Yeah, looks that it will.

> 
> > there can be some ordered extents created but not getting corresponding pages
> > flushed, then they're left in memory until we fsync which runs into the
> > stage 'sync log', and fsync will just wait for the system writeback thread
> > to flush those pages and get ordered extents finished, so the latency is
> > inevitable.
> > 
> > This adds a non-blocked flush, filemap_flush(), in btrfs_sync_file() to fix
> > that.
> 
> I think this fix is not so good, because it will flush the pages that is not
> relative to the current sync. I think the key reason is btrfs_wait_logged_extents(),
> that just wait the ordered extents, not flush the relative dirty pages.
> 
> So the more reasonable fix is to use btrfs_start_ordered_extent() instead of
> wait_event in btrfs_wait_logged_extents().
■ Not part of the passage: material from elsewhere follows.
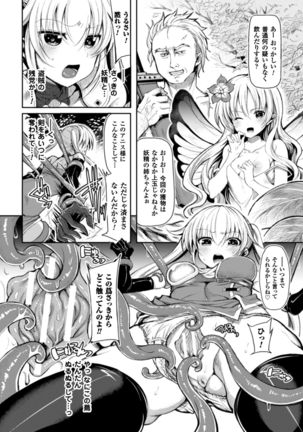 Seigi no Heroine Kangoku File Vol. 6 - Page 50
It should work, the only difference is that here we wait for
BTRFS_ORDERED_IO_DONE instead of COMPLETE.  Will give a shot.

thanks,
-liubo

> 
> (This above is just my analysis)
> 
> Thanks
> Miao
> 
> > 
> > Signed-off-by: Liu Bo <bo.li.liu@oracle.com>
> > ---
> >  fs/btrfs/file.c | 2 ++
> >  1 file changed, 2 insertions(+)
> > 
> > diff --git a/fs/btrfs/file.c b/fs/btrfs/file.c
> > index 1f2b99c..1af395d 100644
> > --- a/fs/btrfs/file.c
> > +++ b/fs/btrfs/file.c
> > @@ -2002,6 +2002,8 @@ int btrfs_sync_file(struct file *file, loff_t start, loff_t end, int datasync)
> >  
> >  	if (ret != BTRFS_NO_LOG_SYNC) {
> >  		if (!ret) {
> > +			filemap_flush(inode->i_mapping);
> > +
> >  			ret = btrfs_sync_log(trans, root, &ctx);
> >  			if (!ret) {
> >  				ret = btrfs_end_transaction(trans, root);
> > 
>